Mijin Kim,Bongjun Sur,Thea Villa,Jaesuk Yun,Seung Yeol Nah,Seikwan Oh 고려인삼학회 2021 Journal of Ginseng Research Vol.45 No.5
Background: In ginseng, there exists a glycolipoprotein complex with a special form of lipid LPAs called Gintonin. The purpose of this study is to show that Gintonin has a therapeutic effect on rheumatoid arthritis through LPA2 receptors. Methods: Fibroblast-like synoviocytes (FLS) were treated with Gintonin and stimulated with interleukin (IL)-1b. The antioxidant effect of Gintonin was measured using MitoSOX and H₂DCFDA experiments. The anti-arthritic efficacy of Gintonin was examined by analyzing the expression levels of inflammatory mediators, phosphorylation of mitogen-activated protein kinase (MAPK) pathways, and translocation of nuclear factor kappa B (NF-kB)/p65 into the nucleus through western blot. Next, after treatment with LPAR2 antagonist, western blot analysis was performed to measure inflammatory mediator expression levels, and NF-kB signaling pathway. Carrageenan/kaolin-induced arthritis rat model was used. Rats were orally administered with Gintonin (25, 50, and 100 mg/kg) every day for 6 days. The knee joint thickness, squeaking score, and weight distribution ratio (WDR) were measured as the behavioral parameters. After sacrifice, H&E staining was performed for histological analysis. Results: Gintonin significantly inhibited the expression of iNOS, TNF-a, IL-6 and COX-2. Gintonin prevented NF-kB/p65 from moving into the nucleus through the JNK and ERK MAPK phosphorylation in FLS cells.

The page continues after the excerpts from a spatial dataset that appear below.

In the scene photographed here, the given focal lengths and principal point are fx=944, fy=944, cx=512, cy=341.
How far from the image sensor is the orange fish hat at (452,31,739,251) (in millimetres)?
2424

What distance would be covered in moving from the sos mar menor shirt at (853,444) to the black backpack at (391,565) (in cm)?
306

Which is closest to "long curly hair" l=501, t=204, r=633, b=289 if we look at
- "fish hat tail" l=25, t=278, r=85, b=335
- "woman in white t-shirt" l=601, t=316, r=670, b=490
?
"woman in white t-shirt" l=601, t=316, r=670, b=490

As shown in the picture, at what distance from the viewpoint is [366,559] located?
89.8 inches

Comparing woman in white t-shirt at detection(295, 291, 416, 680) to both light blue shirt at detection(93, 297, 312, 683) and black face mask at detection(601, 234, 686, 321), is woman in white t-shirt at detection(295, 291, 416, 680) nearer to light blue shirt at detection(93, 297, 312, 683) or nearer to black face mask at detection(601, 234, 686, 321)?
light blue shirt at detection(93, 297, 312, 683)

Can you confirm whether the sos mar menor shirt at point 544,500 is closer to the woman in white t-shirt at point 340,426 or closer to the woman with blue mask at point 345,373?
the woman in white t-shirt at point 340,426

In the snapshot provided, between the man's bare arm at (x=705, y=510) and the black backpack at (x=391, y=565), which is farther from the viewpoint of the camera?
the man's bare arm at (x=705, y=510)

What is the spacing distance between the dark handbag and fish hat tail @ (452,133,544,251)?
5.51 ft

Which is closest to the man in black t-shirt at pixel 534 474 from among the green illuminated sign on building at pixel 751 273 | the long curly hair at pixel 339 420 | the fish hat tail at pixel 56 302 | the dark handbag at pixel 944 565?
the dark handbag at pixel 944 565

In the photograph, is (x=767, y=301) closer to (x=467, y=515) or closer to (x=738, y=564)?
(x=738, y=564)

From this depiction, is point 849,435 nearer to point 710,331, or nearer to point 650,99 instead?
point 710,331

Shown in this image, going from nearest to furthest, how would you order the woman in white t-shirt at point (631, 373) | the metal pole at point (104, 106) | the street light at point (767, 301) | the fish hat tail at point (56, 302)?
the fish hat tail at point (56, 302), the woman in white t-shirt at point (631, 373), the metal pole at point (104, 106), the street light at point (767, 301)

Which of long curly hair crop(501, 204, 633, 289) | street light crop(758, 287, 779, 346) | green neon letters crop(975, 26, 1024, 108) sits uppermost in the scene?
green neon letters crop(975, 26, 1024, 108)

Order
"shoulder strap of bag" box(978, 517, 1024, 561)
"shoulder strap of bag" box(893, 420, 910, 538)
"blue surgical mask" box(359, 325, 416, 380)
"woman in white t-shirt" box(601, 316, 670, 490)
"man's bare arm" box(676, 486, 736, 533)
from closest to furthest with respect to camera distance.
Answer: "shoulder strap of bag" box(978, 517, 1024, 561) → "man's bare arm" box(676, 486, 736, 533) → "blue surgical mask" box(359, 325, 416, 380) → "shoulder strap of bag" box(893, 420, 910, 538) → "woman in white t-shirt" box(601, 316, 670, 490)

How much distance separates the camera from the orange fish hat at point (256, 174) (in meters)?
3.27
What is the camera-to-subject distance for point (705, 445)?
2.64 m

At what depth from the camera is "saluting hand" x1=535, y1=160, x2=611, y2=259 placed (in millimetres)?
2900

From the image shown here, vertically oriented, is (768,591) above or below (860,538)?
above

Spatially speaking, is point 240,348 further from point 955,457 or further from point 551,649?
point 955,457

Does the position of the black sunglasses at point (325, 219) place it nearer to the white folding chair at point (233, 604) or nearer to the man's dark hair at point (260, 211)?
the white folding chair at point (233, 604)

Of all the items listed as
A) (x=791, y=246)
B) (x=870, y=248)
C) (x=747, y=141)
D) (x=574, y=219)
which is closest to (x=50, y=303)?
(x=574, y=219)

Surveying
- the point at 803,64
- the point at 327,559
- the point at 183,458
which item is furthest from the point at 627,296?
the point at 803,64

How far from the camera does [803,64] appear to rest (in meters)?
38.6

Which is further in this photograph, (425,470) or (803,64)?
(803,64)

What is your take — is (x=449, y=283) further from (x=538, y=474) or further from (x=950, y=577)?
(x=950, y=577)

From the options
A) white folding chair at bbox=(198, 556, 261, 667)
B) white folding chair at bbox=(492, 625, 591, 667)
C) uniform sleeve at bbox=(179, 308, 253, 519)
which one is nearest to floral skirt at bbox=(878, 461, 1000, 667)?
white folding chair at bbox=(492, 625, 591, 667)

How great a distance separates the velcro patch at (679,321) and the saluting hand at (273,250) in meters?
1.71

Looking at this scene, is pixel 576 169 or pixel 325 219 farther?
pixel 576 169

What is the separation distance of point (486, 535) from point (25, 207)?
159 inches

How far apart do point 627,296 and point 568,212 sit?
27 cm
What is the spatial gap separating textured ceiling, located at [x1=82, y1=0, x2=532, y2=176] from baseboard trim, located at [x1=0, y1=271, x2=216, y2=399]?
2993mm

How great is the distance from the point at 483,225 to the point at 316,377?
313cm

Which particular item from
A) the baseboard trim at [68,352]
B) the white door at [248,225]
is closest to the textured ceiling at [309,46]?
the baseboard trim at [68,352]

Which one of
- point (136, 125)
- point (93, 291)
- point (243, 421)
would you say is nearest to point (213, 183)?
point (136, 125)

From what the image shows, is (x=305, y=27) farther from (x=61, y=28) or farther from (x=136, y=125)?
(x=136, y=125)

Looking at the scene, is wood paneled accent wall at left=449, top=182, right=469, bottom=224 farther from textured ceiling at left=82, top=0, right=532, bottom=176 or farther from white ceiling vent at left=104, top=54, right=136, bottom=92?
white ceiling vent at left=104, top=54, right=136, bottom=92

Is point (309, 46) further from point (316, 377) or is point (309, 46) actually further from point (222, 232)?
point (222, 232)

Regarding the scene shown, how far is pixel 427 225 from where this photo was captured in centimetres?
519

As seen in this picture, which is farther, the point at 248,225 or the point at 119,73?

However, pretreatment with an LPA2 antagonist significantly reversed these effects of Gintonin. In the arthritis rat model, Gintonin suppressed all parameters that were measured. Conclusion: This study suggests that LPA2 receptor plays a key role in mediating the anti-arthritic effects of Gintonin by modulating inflammatory mediators, the MAPK and NF-kB signaling pathways.